I will warn you that this is a teary type of post. It is becoming evident that a dear friend is losing her struggle with cancer. There is some hope, but it is not likely that she will make it and I will refrain from writing more beyond today. This tragedy is compounded because she is one of those who was a cancer survivor. She, her family, and friends, so many who love her had already gone through this, and in her way of gentleness and bravery, she had been a model of what you like to think that you would be under the same circumstances.
This blow, this impending loss is painful on many levels. The death of an elderly parent is something you prepare for, understanding that it is the natural order of things even as it leaves a hole in your heart.

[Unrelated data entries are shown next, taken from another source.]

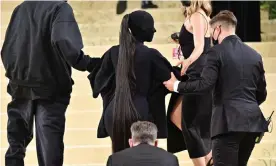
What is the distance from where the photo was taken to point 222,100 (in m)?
4.96

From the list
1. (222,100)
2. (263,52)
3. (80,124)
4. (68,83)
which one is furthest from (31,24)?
(263,52)

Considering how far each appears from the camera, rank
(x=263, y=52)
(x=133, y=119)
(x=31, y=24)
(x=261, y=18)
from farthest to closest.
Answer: (x=261, y=18) < (x=263, y=52) < (x=31, y=24) < (x=133, y=119)

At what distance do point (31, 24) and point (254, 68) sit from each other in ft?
4.73

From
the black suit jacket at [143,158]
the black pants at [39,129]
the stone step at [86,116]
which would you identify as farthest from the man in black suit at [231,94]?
the stone step at [86,116]

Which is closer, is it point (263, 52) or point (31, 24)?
point (31, 24)

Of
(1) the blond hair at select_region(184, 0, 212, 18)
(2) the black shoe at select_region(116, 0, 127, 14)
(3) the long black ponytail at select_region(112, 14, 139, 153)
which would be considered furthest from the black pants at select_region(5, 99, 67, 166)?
(2) the black shoe at select_region(116, 0, 127, 14)

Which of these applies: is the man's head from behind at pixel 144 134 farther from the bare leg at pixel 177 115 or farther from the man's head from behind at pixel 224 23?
the bare leg at pixel 177 115

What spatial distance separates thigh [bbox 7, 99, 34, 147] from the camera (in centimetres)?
527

For those you love who are yet in the midst of a full live, you want to somehow reach out, to say, “No, this isn’t fair, it can’t be time.” In doing so, you want to alter the balance, to set things right. It is my deepest hope that I will write a post later and say, “Ah no, it did work out. That slim possibility came about, and all is well.” But if that does not occur, I want to take a moment here to remind everyone that there are people in our lives we care for and we forget to say it. We’re busy, they’re busy, we mean to… So today, please find someone that you’ve intended to reach out to and let them know that you’re thinking of them.
I am so sorry about your friend. Thank you for reminding us all about the fragility of life and the importance of sharing the love we feel and don’t always say.
Thank you for the note Tammy, and yes, these are the moments when we step back and try to focus on the things that are genuinely important.